Background technology
In information retrieval and filtration art, text filtering is a study hotspot always.In domestic and foreign literature, there have been many employing diverse ways to realize text filtering at present.
In current text filtering method, mainly comprise the fuzzy clustering text filtering method based on genetic algorithm, the text filtering method that adopts improved sorting algorithm, the text filtering method that adopts adaptive learning filter algorithm and the text filtering method that only adopts body.Wherein, the fuzzy clustering method of employing based on genetic algorithm, to each individuality in population, carry out fuzzy similarity matrix direct clustering, then according to the result of cluster, adopt the fitness function proposing to assess the fitness of population, yet the precision that this text filtering method filters depends on the effect of cluster, for user's filtration needs, can not well express; Adopt the text filtering method of improved sorting algorithm to filter bad text message, from the angle of data Layer, improve traditional KNN algorithm, its shortcoming is to express accurate not to user's demand equally; Adopt the text filtering method of adaptive learning filter algorithm, can carry out adaptive learning by the mode of training set of stereotypes, can adjust filtering model, but its expression for user's filtration needs is accurate equally not; Only adopt the text filtering method of body, the precision of filtration depends on the foundation of body, if ontology library creates words not accurately, will greatly affect the precision of text filtering.
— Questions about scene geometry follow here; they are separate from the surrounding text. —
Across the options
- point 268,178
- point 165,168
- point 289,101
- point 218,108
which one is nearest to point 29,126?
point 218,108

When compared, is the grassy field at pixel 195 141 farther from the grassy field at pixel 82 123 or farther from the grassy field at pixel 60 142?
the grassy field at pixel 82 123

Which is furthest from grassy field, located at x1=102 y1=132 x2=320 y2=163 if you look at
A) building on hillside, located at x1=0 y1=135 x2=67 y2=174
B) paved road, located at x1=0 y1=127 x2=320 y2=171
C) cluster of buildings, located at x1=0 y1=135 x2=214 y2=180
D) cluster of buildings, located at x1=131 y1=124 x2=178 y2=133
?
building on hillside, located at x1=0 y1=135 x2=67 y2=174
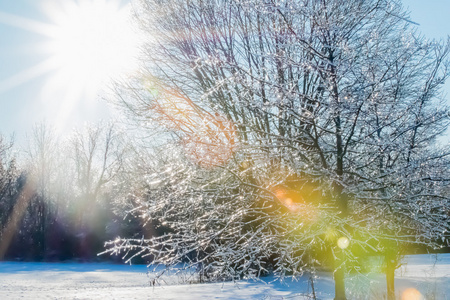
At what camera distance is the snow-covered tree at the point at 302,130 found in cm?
438

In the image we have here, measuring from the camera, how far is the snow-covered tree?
4.38 metres

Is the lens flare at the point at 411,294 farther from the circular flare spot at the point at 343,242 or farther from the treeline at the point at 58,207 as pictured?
the treeline at the point at 58,207

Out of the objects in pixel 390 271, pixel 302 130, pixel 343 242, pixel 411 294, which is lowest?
pixel 411 294

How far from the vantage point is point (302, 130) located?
4.48 m

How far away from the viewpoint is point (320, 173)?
4.81 meters

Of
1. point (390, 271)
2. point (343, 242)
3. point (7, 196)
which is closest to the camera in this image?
point (343, 242)

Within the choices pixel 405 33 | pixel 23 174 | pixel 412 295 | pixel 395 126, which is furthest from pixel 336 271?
pixel 23 174

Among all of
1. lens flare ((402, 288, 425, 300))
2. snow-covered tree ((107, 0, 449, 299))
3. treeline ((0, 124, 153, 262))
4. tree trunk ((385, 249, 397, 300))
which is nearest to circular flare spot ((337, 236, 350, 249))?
snow-covered tree ((107, 0, 449, 299))

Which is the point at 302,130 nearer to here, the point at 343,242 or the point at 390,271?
the point at 343,242

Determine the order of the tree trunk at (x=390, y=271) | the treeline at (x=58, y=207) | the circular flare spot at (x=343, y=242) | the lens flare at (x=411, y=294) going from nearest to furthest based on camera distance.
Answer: the circular flare spot at (x=343, y=242) → the tree trunk at (x=390, y=271) → the lens flare at (x=411, y=294) → the treeline at (x=58, y=207)

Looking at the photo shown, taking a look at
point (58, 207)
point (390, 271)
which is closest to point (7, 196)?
point (58, 207)

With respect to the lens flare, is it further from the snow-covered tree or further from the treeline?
the treeline

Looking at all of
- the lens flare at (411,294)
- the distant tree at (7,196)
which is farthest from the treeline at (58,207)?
the lens flare at (411,294)

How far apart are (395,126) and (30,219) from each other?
3091 cm
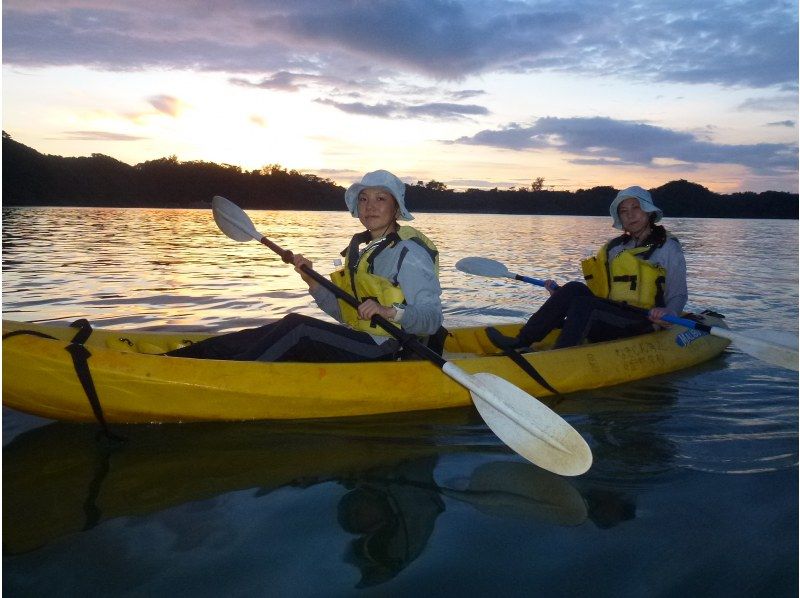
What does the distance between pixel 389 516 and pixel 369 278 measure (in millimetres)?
1550

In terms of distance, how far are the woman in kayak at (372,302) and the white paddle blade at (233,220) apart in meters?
0.91

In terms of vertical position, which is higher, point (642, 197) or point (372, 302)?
point (642, 197)

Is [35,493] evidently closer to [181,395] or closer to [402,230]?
[181,395]

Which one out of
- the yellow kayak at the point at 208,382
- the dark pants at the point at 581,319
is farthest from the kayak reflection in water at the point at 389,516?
the dark pants at the point at 581,319

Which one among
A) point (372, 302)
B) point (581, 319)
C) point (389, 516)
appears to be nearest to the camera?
point (389, 516)

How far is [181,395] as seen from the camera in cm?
358

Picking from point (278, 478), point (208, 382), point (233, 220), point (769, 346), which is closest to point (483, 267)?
point (233, 220)

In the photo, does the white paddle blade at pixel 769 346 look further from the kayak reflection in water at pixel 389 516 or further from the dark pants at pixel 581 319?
the kayak reflection in water at pixel 389 516

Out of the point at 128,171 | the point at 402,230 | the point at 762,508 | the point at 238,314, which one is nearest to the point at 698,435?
the point at 762,508

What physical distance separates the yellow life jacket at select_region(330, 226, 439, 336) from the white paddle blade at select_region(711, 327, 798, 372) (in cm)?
227

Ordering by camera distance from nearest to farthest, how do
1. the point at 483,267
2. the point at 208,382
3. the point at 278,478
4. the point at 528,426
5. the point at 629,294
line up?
the point at 278,478
the point at 528,426
the point at 208,382
the point at 629,294
the point at 483,267

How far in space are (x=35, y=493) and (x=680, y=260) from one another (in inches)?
190

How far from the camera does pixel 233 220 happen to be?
489 centimetres

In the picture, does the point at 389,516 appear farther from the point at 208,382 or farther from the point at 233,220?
the point at 233,220
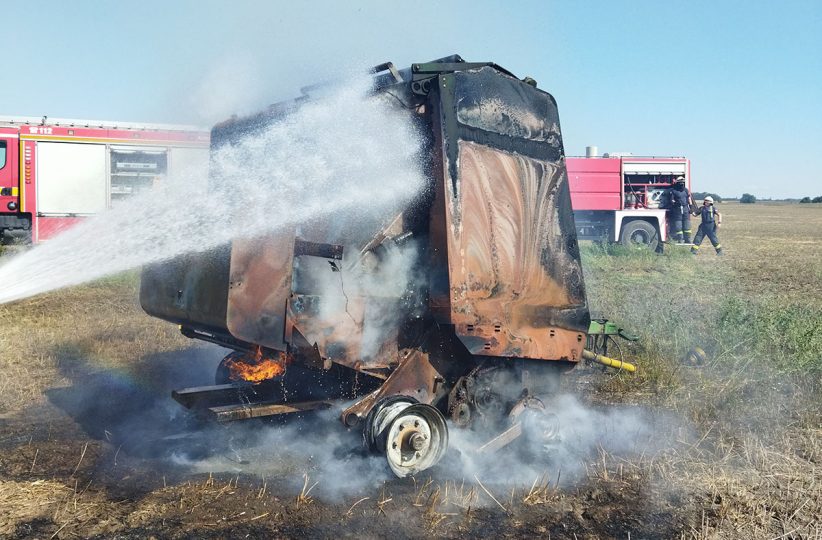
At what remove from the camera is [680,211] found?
19.5 meters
In sum, in the text filtering method of known prior art, exist user's demand is expressed not accurately or ontology library creates the problem that not accurately affects text filtering precision, be necessary to propose improved technological means therefore in fact, solve this problem
Summary of the invention
The deficiency existing for overcoming above-mentioned prior art, fundamental purpose of the present invention is to provide a kind of text filtering system and method, it not only can accurately express user's filtering model, and can when filtering, carry out autonomous learning, adjust the user filtering model that adopts body to express, and can dynamically adjust filtration threshold value, to reach better filter effect.
For reaching above-mentioned and other object, the invention provides a kind of text filtering system, at least comprise:
Ontology library is set up module, for the filtration needs according to user, sets up ontology library;
Adaptive learning module, dynamically adjusts this ontology library is set up to the ontology library of module foundation by one group of filtration sample being carried out to training study, makes it move closer to the filtration needs in user; And
Text filtering module, by text to be filtered being carried out to pre-service, extracting after feature word set and similarity matching treatment, obtains the degree of correlation of this text to be filtered and body, and according to this degree of correlation, this text to be filtered is filtered.
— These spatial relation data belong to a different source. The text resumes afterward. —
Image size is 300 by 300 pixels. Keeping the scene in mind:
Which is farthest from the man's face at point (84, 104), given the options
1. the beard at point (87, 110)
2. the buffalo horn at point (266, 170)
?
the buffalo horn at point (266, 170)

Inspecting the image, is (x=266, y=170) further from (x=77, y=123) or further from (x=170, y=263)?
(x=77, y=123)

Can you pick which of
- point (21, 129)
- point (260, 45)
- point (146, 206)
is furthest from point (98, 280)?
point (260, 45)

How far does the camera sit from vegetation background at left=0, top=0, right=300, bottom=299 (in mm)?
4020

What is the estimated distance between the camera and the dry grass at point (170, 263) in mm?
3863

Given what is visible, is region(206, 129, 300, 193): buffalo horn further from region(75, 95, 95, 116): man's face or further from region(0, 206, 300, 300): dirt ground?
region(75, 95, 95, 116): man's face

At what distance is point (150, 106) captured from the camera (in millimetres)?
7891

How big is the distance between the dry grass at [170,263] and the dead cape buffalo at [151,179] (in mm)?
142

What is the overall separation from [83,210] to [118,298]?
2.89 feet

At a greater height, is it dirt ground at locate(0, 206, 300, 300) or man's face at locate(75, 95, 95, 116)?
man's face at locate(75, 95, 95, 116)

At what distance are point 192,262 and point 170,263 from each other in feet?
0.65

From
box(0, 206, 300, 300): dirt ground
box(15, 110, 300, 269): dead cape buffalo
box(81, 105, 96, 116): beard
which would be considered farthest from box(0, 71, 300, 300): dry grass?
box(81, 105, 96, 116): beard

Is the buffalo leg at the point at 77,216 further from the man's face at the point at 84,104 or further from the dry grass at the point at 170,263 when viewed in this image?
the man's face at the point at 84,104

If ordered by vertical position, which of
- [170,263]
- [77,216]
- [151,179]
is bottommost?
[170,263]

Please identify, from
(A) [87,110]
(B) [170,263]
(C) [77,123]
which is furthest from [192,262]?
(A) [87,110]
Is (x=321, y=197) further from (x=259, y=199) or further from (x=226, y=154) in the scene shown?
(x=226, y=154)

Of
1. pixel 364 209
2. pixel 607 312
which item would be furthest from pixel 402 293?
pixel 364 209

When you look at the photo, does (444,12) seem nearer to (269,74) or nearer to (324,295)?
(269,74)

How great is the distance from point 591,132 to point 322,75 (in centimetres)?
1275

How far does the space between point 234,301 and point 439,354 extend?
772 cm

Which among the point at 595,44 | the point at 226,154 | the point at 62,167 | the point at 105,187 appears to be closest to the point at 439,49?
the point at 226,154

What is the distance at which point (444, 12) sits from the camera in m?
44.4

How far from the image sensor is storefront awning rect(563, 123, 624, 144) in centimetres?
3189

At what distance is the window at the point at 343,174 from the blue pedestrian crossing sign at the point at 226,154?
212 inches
Further, this ontology library is set up module and is at least comprised:
Module is determined in field, and for according to user's filtration needs, the field that the body that clearly will build covers and scope are to determine field and the scope of body;
Collection analysis module, for carry out the Collection and analysis of information in the related territory of body, defines the relation between Key Concepts and concept, and expresses with accurate term; And
Body frame is set up module, for setting up body frame according to collection analysis result.
Further, this body takes tlv triple Topic (C, P, S) to represent, wherein, C represents by the noun conceptual abstraction in filtration art out, to have the set of the concept class of same alike result and behavior structure; P describes the attribute of concept and relation; Structural relation between S representation class, as parent, subclass etc.
Further, this adaptive learning module adopts increment type alternative manner to filter sample to one group to carry out training study and dynamically adjust with the ontology library of this ontology library being set up to module and being set up.
Further, text filtration module at least comprises
Pre-service module, for removing stop words operation to this text to be filtered;
Feature word set extracts module, for this text to be filtered being extracted to the Feature Words of expressing content of text, according to the different position of Feature Words and frequency, gives corresponding weight, and identical term weight function value is added, and forms text feature word set;
Similarity is calculated module, according to vector space model, calculates the degree of correlation of this text to be filtered and this body; And
Filter module, according to this degree of correlation and a threshold value of setting, this text to be filtered is filtered.
Further, this filtration module filters the text lower than this threshold value in this band filtration text.
For reaching above-mentioned and other object, the invention provides a kind of text filtering method, it at least comprises the steps:
According to user's filtration needs, set up ontology library;
To one group, filter sample and carry out training study so that the ontology library of being set up is dynamically adjusted, make it move closer to the filtration needs in user; And
Text to be filtered is carried out pre-service, extracted after feature word set and similarity matching treatment, obtain the degree of correlation of this text to be filtered and body, and according to this degree of correlation, this text to be filtered is filtered.
Further, the step that this filtration needs according to user is set up ontology library at least also comprises the steps:
According to user's filtration needs, the field that the body that clearly will build covers and scope are determined field and the scope of body;
In the related territory of body, carry out the Collection and analysis of information, define the relation between Key Concepts and concept, and express with accurate term; And
According to collection analysis result, set up body frame.
Further, this ontology library is dynamically adjusted and adopted increment type alternative manner to realize.
The step of further, this text to be filtered being filtered at least also comprises the steps:
Text to be filtered is removed to stop words operation;
Extract the Feature Words of expressing content of text in this text to be filtered, according to the different position of Feature Words and frequency, give corresponding weight, and identical term weight function value is added, form text feature word set;
According to vector space model, calculate the degree of correlation of this text to be filtered and body; And
According to the relation of the threshold value of a setting and this degree of correlation, this text to be filtered is filtered.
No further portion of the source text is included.